» Your goal
Images embedded in the records are excluded; print everything else exactly as given.
━━━━━━━━━━
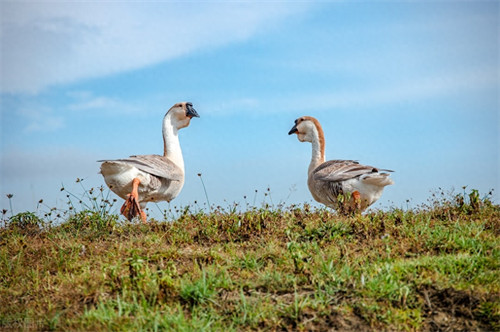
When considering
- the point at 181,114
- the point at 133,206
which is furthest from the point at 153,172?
the point at 181,114

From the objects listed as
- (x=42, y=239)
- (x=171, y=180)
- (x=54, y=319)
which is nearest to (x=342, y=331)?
(x=54, y=319)

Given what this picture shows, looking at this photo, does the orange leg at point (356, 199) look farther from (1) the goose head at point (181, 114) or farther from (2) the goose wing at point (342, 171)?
(1) the goose head at point (181, 114)

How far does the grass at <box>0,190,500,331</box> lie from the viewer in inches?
197

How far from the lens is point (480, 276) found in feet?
18.6

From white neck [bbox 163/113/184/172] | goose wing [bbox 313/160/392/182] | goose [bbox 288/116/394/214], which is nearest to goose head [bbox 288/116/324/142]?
goose [bbox 288/116/394/214]

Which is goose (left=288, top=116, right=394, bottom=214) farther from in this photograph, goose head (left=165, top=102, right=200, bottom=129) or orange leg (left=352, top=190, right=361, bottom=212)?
goose head (left=165, top=102, right=200, bottom=129)

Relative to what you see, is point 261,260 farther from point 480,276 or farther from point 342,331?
point 480,276

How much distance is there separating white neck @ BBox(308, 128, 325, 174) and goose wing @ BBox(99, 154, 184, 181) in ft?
9.81

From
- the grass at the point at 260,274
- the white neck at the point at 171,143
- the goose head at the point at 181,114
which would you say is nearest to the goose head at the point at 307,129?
the goose head at the point at 181,114

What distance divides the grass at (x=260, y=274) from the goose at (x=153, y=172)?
7.73 ft

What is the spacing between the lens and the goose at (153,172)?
35.2 ft

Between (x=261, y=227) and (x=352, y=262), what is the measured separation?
73.1 inches

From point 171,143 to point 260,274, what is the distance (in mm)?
7272

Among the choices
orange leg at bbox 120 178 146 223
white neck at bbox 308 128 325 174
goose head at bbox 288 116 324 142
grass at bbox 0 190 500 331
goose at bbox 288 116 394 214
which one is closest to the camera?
grass at bbox 0 190 500 331
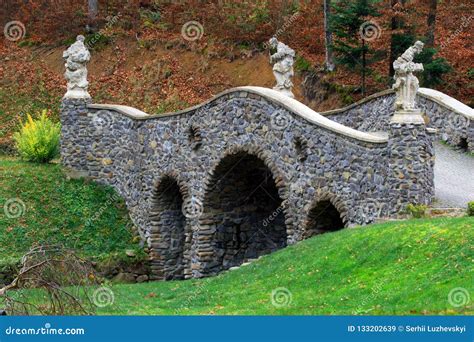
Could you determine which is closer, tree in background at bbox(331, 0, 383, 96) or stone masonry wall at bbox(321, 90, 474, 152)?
stone masonry wall at bbox(321, 90, 474, 152)

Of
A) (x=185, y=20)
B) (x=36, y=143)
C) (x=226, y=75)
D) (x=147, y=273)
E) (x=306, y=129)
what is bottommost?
(x=147, y=273)

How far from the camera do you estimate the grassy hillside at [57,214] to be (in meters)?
24.8

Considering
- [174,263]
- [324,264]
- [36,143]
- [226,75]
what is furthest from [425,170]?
[226,75]

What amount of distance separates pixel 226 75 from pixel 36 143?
32.2 ft

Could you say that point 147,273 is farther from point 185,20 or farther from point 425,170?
━━━━━━━━━━
» Response to the task
When considering
- the point at 181,114
- the point at 133,206
which is furthest from the point at 153,172?
the point at 181,114

From the objects listed as
- (x=42, y=239)
- (x=171, y=180)
- (x=54, y=319)
which is nearest to (x=342, y=331)?
(x=54, y=319)

Given what this picture shows, looking at this photo, does the orange leg at point (356, 199) look farther from (1) the goose head at point (181, 114) or farther from (2) the goose wing at point (342, 171)?
(1) the goose head at point (181, 114)

How far does the grass at <box>0,190,500,331</box> lie from the viewer in inches?
197

How far from the lens is point (480, 276) found in feet?
18.6

From white neck [bbox 163/113/184/172] | goose wing [bbox 313/160/392/182] | goose [bbox 288/116/394/214], which is nearest to goose head [bbox 288/116/324/142]?
goose [bbox 288/116/394/214]

Which is goose (left=288, top=116, right=394, bottom=214) farther from in this photograph, goose head (left=165, top=102, right=200, bottom=129) or orange leg (left=352, top=190, right=361, bottom=212)?
goose head (left=165, top=102, right=200, bottom=129)

Relative to what you see, is point 261,260 farther from point 480,276 or farther from point 342,331?
point 480,276

How much distance is there separating white neck @ BBox(308, 128, 325, 174) and goose wing @ BBox(99, 154, 184, 181) in ft?
9.81

From
- the grass at the point at 260,274
- the white neck at the point at 171,143
- the goose head at the point at 181,114
which would you say is nearest to the goose head at the point at 307,129?
the goose head at the point at 181,114

What distance divides the grass at (x=260, y=274) from the goose at (x=153, y=172)?
7.73 ft

What is the spacing between the lens and the goose at (153,172)?
35.2 ft

Between (x=261, y=227) and (x=352, y=262), what is the measured separation?
73.1 inches

From point 171,143 to point 260,274, what is the distance (in mm)?
7272

Among the choices
orange leg at bbox 120 178 146 223
white neck at bbox 308 128 325 174
goose head at bbox 288 116 324 142
grass at bbox 0 190 500 331
goose at bbox 288 116 394 214
which one is closest to the camera?
grass at bbox 0 190 500 331
Could you determine which is closer, tree in background at bbox(331, 0, 383, 96) or stone masonry wall at bbox(321, 90, 474, 152)?
stone masonry wall at bbox(321, 90, 474, 152)

Of
A) (x=185, y=20)
B) (x=36, y=143)
C) (x=226, y=75)
D) (x=147, y=273)
E) (x=306, y=129)
what is bottommost?
(x=147, y=273)

How far from the camera do you estimate the grassy hillside at [57,214] to be (in meters)?
24.8

Considering
- [174,263]
- [324,264]
- [36,143]
- [226,75]
what is furthest from [425,170]?
[226,75]

What amount of distance separates pixel 226 75 from pixel 36 143?
32.2 ft

Could you say that point 147,273 is farther from point 185,20 or farther from point 425,170?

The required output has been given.